The Bank of Japan has been undershooting its target recently: analysts are wondering whether the Bank is leaning towards tapering, as wages in Japan are growing as is inflation. Both are still below the target of 2%.
Looking at the situation with the rest of the world, the Federal Reserve is now withdrawing QE, the Bank of England has stopped increasing its own scheme, while the European Central Bank has said it will stop expanding its own QE program in December. In the context of these statements, some analysts are expecting something similar from Kuroda imminently.
Currently there have been no indications that Kuroda will do anything at all this week, but there is also evidence that reality may be about to set in. The Bank of Japan already owns almost half – yes, half – of the entire market for Japanese government bonds (JGBs).

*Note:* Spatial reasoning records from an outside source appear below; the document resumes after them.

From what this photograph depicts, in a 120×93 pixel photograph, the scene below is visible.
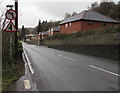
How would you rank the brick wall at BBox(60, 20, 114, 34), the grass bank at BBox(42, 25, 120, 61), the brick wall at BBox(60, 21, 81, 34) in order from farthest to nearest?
the brick wall at BBox(60, 21, 81, 34)
the brick wall at BBox(60, 20, 114, 34)
the grass bank at BBox(42, 25, 120, 61)

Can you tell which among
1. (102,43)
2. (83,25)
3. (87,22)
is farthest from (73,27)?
(102,43)

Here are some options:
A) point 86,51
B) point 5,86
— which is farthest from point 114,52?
point 5,86

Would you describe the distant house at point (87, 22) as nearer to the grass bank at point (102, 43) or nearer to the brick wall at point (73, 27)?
the brick wall at point (73, 27)

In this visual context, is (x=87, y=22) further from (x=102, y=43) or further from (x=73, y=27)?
(x=102, y=43)

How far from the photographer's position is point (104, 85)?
693cm

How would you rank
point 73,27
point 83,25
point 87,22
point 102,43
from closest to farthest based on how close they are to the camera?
point 102,43 → point 83,25 → point 87,22 → point 73,27

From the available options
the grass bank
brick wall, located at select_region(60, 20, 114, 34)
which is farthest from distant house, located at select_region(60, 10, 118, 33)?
the grass bank

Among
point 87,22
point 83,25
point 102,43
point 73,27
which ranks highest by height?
point 87,22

It also owns 80% of the domestically-focused ETF market and is a top 10 shareholder in about 40% of Japan’s 3700 quoted companies.
This has led to a situation where, in the words of AJ Bell investment director Russ Mould, “the bond market is rebelling” with the yield of the benchmark 10 year JGB threatening to break the 0.1% target ceiling that the Bank of Japan has set.
The Bank of Japan’s balance sheet is also nearly 100% of GDP, which is staggering when you consider that the Bank of England’s is only 24%.
Political clouds swirl around Shinzo Abe
But the Bank of Japan aside, there are also political questions to be answered. On Thursday Japanese prime minister Shinzo Abe is facing a triennial election for the leadership of Japan’s Liberal Democratic Party. He is facing off against the former defence minister, Shigeru Ishiba, the same man he beat to win the leadership in 2012. Seasoned Japan watchers think a defeat for Abe is unlikely, despite a series of scandals that have hit the government.
If Abe were to lose, or resign, the markets would likely take fright, and we can expect a major sell off in both the JPY and the Nikkei 225. Investors would fear for the destruction of Abe’s ‘Three Arrows’ strategy of economic reform, referred to as ‘Abenomics’ outside Japan, which has helped to really drive Japanese equities since 2012. In short, the market is tying the future economic well being of the country to Abe himself – if he were to go, traders can expect weeks of volatility in the JPY.
It’s all to play for: if Abe can survive this week and win the election scheduled for November 2019, he will become the longest serving Japanese prime minister in modern (post 1945) history.